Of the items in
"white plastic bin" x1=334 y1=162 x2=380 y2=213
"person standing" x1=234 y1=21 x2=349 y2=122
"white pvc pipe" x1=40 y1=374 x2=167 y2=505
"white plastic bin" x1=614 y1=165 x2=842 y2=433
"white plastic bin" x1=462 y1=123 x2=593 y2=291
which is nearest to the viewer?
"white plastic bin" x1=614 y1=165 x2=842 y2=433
________
_STATED PROBLEM:_ Turn the rows above into a numbered list, leaving out any blank lines.

_SOLUTION BELOW:_
1. Of the items in
2. "white plastic bin" x1=334 y1=162 x2=380 y2=213
3. "person standing" x1=234 y1=21 x2=349 y2=122
4. "white pvc pipe" x1=40 y1=374 x2=167 y2=505
5. "white plastic bin" x1=614 y1=165 x2=842 y2=433
6. "white plastic bin" x1=462 y1=123 x2=593 y2=291
7. which is nearest to the viewer?
8. "white plastic bin" x1=614 y1=165 x2=842 y2=433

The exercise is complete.